Hardware tiers we test on
- Edge — Apple M-series (8/16/32GB)
- Consumer 24GB — RTX 4090 (owned baseline)
- Pro single-GPU — RTX 6000 Ada / A6000 48GB
- Datacenter NVIDIA single — H100 80GB / H200 141GB (rented per-report)
- Datacenter AMD — MI300X 192GB (rented per-report)
- Multi-GPU NVIDIA — 4× / 8× H100
- Multi-GPU AMD — 4× / 8× MI300X
- Frontier API — vendor infra; public pricing accounted
NVIDIA vs AMD protocol. Same model weights and quantization (BF16 preferred for parity). Inference engine matched (vLLM on both, or llama.cpp ROCm vs CUDA, or TGI on both). Driver / ROCm / CUDA versions disclosed. Parity-check sanity test on a small fixed prompt set before main benchmarks. Pricing comparison uses public spot/on-demand rates from at least two providers per accelerator.
Open vs closed
Open: this methodology document; the per-issue methodology document published with each issue; the per-issue reference Python package that produced the numbers (e.g. agent-uniformity for Issue I — installable from PyPI, MIT licensed); aggregated result CSVs and per-task raw outputs published with each issue on HuggingFace.
Closed: the generic benchmark orchestration harness that runs every Agent Almanac issue (parallel runners, partial-write persistence, HuggingFace publish pipeline). The per-issue analysis code is always public so any reader can reproduce any single number from scratch.
The split is: methodology + analysis is the public contribution; the runner that orchestrates production runs of many benchmarks is the internal productized asset.
Versioning & updates
Reports are dated and snapshotted.

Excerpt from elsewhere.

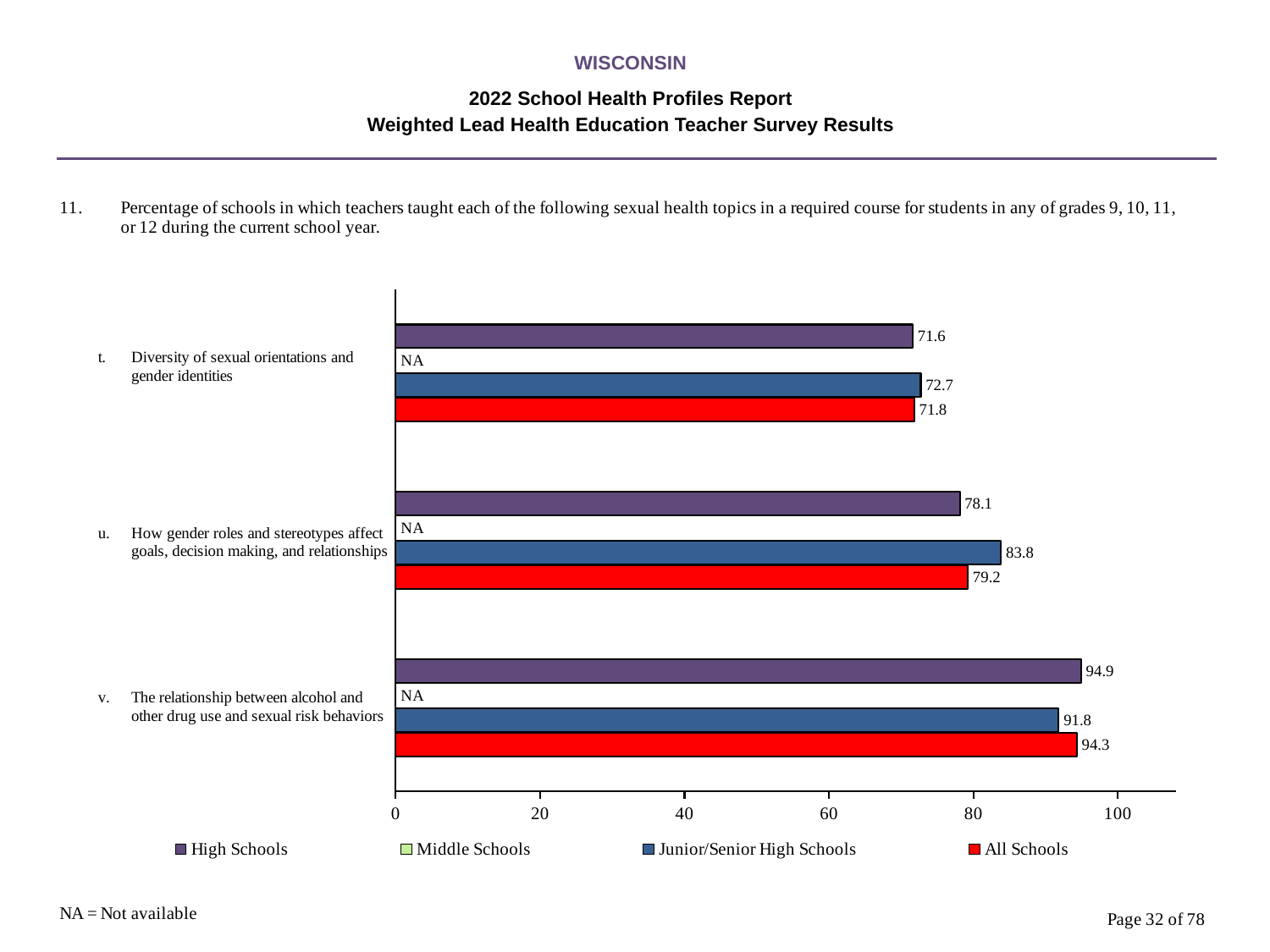
Is the All Schools value for topic u, how gender roles and stereotypes affect goals, decision making, and relationships, greater or less than 80? less How many series does the legend list? 4 What is the value for All Schools for topic v, the relationship between alcohol and other drug use and sexual risk behaviors? 94.3 What is the value for High Schools for topic t, diversity of sexual orientations and gender identities? 71.6 What is shown for Middle Schools for topic t, diversity of sexual orientations and gender identities? NA Which topic has the highest value for High Schools? The relationship between alcohol and other drug use and sexual risk behaviors What is the difference between the Junior/Senior High Schools value and the High Schools value for topic u, how gender roles and stereotypes affect goals, decision making, and relationships? 5.7 What is the value for Junior/Senior High Schools for topic u, how gender roles and stereotypes affect goals, decision making, and relationships? 83.8 What kind of chart is shown on the slide? Bar chart Which topic has the lowest value for All Schools? Diversity of sexual orientations and gender identities For topic v, the relationship between alcohol and other drug use and sexual risk behaviors, which is larger: the High Schools value or the Junior/Senior High Schools value? High Schools How many topics are shown on the chart? 3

Once published, an issue does not update mid-cycle even if new models ship. New models or frameworks released between issues get an interim post (free, on LinkedIn and X) that runs the same harness and slots into the most recent report's tables. Interim entries are labeled as such.
Methodology version increments when scoring rules, statistical handling, or task-selection rules change. Each report cites the methodology version that produced it. Corrections ship as dated errata appended to the original report. Reports are never silently rewritten.
Known limitations
- Public pricing only. Enterprise volume discounts and committed-use rates are not modeled.

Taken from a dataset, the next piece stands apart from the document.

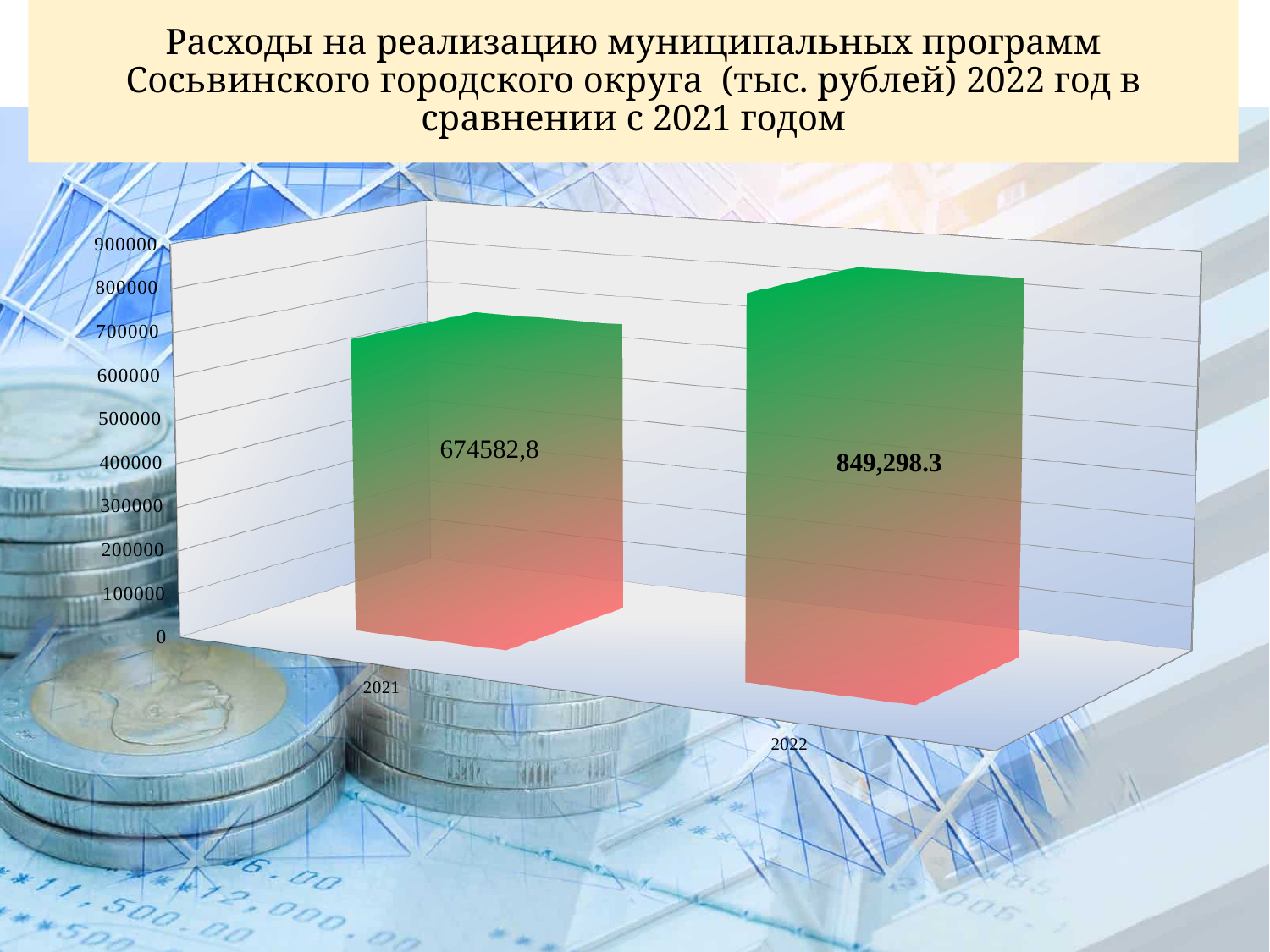
Is the value for 2022 greater or less than 800000? greater Is the value for 2021 greater or less than 600000? greater Do the values rise or fall from 2021 to 2022? rise What is the value shown for 2022? 849,298.3 What is the value shown for 2021? 674582,8 Is the value for 2022 larger or smaller than the value for 2021? larger What is the highest value labelled on the vertical axis? 900000 Which year has the higher expenditure value? 2022 How many years (categories) are shown on the chart? 2 In what units are the expenditures given according to the slide title? тыс. рублей What kind of chart is shown on the slide? bar chart Which year has the lower expenditure value? 2021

- Snapshot-time results. Reports represent a specific snapshot; do not extrapolate in perpetuity.
- No human user-study layer. Pass@1 measures task correctness, not user satisfaction. We will not publish satisfaction scores without a properly designed user study.
- Rented-hardware variance. H100 / MI300 results are run on rented capacity. Provider, region, and noisy-neighbor conditions disclosed; results may differ marginally from on-prem.
- Per-report scope. Not every report covers every hardware tier or every language — scope is stated upfront in each report's addendum.
Challenge process
If you believe a specific number in a report is wrong:
- Open an issue on the report's GitHub repo with the finding and your reasoning. For Issue I, that's agent-uniformity-q2-2026.
- Or, install the per-issue reference package (
pip install agent-uniformityfor Issue I) and re-run the locked tasks yourself. The methodology document for each issue specifies how. - We respond within 14 days with either (a) a step-by-step reproduction you can replay, (b) an erratum if the number is wrong, or (c) a methodology rationale.
- All challenges and resolutions are public.